Update Note, 14 Sep 16:  Clearly, I have too vivid an imagination. Even with the opportunities presented to the women and disenfranchised of the Arab-Islamic world in the past 14 years, they seem unable (and even unwilling) to throw off the shackles of enslavement to a religion that demands half of its members are chattel. What's worse, around the world, religious intolerance and superstition are growing apace, not only in the Islamic world, but also among the Hindus, in Western Europe (again), and in Eastern Europe (where it never stopped). Even here in the United States, it has again become fashionable for so-called Christians to cloak their fear-driven hate and ignorance in the pious language of Christian-purity and protection of their supposed family values. About the only place left to be free of such idiocy and hate, it seems, is on another planet. Unfortunately, as soon as any two humans arrived there, there'd be some argument about religion or politics (or both), and it'd be off to the races again. Frankly, I think the universe would be a much better place if whatever God is actually in charge just turned us all into frogs.

Corrections and revisions were made to this essay on 31 Dec 10, 9 Jan 11, and 14 Sep 16; links updated 11 Oct 2020.

★ ★ ★

◆ REQUIRED TASKS:
**1.** In the update note, why does moving to another planet fail as a way to escape religious intolerance and hate?
**2.** Translate this sentence from the update note into French: "About the only place left to be free of such idiocy and hate, it seems, is on another planet."

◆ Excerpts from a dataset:
★ ★ ★

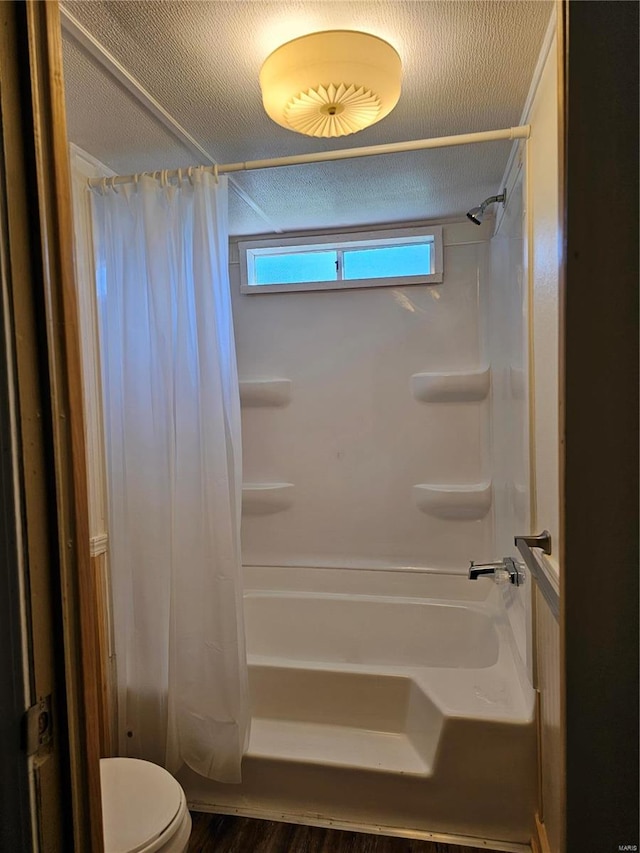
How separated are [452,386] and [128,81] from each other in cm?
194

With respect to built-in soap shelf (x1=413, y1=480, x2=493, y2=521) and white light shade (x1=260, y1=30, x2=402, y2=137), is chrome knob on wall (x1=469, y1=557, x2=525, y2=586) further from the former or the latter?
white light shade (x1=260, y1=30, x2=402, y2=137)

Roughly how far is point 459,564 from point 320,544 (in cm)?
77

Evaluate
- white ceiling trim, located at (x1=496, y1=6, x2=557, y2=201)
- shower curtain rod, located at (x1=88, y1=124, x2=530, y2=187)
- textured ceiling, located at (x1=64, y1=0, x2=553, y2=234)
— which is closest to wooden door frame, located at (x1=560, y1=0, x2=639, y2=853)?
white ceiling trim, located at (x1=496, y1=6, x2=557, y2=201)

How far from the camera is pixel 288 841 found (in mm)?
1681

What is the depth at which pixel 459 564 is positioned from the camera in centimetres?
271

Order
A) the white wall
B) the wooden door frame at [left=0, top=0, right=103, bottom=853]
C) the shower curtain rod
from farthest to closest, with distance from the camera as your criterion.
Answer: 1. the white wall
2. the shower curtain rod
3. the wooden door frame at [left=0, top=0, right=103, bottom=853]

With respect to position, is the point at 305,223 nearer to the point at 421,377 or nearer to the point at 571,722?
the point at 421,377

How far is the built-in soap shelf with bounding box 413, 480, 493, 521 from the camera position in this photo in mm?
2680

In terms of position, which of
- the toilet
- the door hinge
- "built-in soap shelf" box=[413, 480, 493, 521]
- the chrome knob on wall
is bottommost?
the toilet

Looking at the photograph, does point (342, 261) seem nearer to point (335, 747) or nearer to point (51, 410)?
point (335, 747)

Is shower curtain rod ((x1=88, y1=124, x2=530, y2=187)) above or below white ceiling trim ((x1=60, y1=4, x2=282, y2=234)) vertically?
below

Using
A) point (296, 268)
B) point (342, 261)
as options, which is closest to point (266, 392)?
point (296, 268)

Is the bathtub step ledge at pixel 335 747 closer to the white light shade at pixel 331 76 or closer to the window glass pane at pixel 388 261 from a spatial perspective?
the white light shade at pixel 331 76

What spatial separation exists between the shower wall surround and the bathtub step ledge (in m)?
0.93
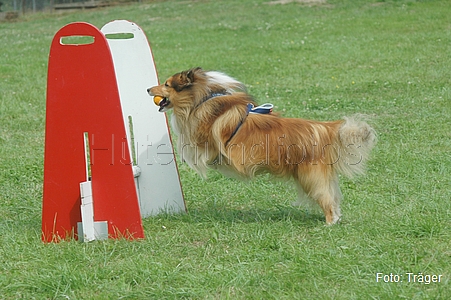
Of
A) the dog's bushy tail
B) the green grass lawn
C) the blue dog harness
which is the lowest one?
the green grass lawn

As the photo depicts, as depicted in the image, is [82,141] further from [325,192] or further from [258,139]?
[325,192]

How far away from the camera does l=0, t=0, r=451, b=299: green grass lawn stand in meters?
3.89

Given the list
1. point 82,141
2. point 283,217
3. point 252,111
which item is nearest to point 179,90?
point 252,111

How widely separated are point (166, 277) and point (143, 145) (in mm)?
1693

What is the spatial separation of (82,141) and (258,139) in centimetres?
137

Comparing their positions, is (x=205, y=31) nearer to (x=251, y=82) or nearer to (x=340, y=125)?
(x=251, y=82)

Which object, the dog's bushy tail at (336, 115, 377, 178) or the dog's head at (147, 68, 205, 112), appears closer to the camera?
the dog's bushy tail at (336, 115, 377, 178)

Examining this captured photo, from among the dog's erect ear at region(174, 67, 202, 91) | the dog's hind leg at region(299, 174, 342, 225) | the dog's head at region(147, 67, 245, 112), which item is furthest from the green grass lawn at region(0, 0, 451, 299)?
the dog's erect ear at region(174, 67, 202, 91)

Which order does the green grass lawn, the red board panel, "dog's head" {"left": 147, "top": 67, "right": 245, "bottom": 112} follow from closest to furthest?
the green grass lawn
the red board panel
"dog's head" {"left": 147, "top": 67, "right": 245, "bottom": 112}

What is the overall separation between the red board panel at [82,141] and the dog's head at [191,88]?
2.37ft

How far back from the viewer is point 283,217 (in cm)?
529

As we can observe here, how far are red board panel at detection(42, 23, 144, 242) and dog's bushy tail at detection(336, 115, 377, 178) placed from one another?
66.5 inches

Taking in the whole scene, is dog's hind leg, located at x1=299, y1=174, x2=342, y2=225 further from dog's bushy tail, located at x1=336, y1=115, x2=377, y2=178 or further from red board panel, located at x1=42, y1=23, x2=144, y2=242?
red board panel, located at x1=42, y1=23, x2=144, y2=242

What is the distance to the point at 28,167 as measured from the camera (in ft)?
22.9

★ ★ ★

◆ SOLUTIONS FOR EACH TASK:
**1.** As soon as any two humans arrived on another planet, some argument about religion or politics (or both) would start, and the conflict would begin all over again.

**2.** À peu près le seul endroit encore épargné par une telle idiotie et une telle haine, semble-t-il, se trouve sur une autre planète.